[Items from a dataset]
○ ○ ○ ○

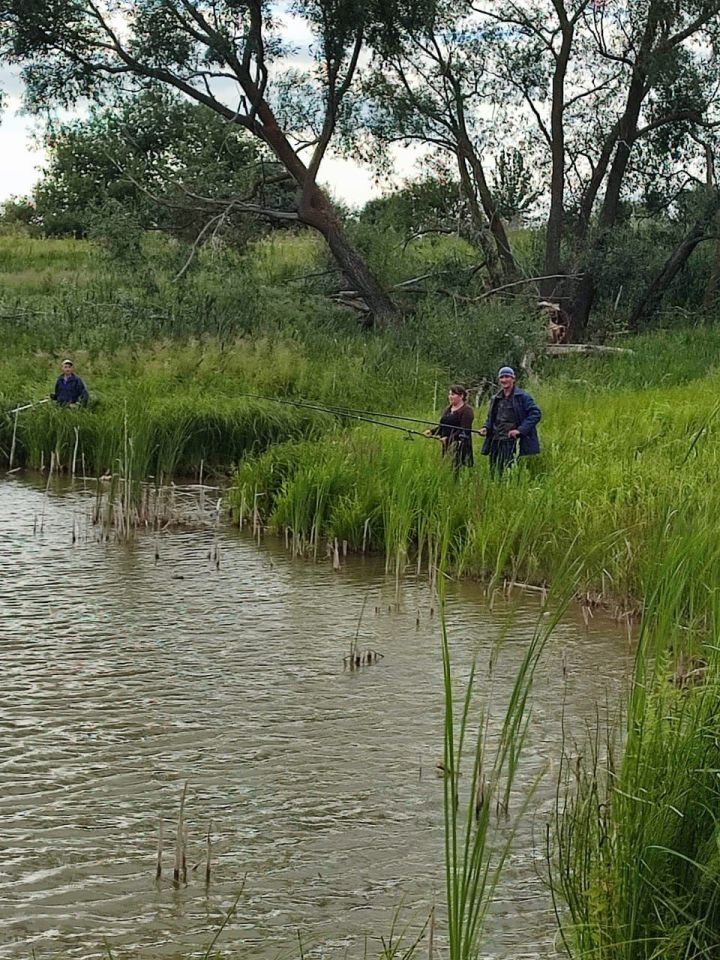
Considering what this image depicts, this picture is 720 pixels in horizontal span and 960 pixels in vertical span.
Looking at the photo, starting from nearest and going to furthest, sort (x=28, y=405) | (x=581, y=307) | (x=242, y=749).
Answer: (x=242, y=749) → (x=28, y=405) → (x=581, y=307)

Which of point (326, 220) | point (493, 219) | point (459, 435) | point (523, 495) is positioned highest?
point (493, 219)

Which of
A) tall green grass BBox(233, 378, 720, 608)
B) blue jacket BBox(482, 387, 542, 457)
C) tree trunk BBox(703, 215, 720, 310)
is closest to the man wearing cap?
tall green grass BBox(233, 378, 720, 608)

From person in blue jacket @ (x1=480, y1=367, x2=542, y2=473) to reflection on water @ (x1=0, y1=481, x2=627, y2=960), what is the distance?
1.94m

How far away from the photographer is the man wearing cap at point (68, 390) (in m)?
17.1

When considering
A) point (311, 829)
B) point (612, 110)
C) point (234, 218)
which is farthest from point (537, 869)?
point (612, 110)

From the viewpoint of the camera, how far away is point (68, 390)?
1716 centimetres

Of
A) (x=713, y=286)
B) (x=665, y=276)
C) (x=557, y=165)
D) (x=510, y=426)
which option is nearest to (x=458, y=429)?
(x=510, y=426)

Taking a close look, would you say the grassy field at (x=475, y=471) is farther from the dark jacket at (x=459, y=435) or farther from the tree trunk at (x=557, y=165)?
the tree trunk at (x=557, y=165)

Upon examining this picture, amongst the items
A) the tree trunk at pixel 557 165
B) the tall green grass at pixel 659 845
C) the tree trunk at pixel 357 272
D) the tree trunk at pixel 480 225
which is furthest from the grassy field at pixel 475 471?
the tree trunk at pixel 557 165

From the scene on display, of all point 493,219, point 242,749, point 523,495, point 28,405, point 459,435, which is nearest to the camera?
point 242,749

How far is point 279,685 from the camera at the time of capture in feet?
25.1

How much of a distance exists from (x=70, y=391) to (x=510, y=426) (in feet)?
24.2

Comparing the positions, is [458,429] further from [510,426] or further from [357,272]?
[357,272]

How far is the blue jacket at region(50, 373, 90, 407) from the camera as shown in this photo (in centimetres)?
1712
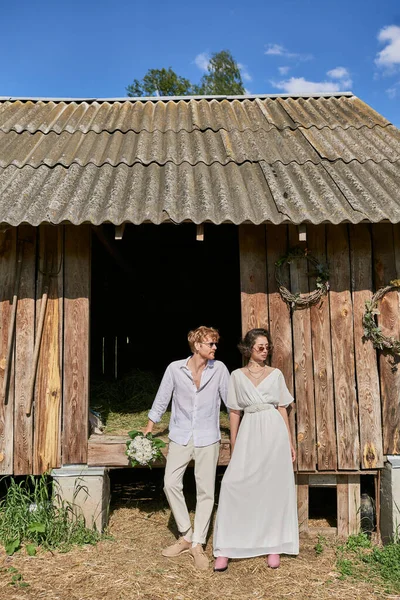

○ ○ ○ ○

# Written task:
Count the lines in the rows above that contain the word "green". Give only the number.

# Finished task:
3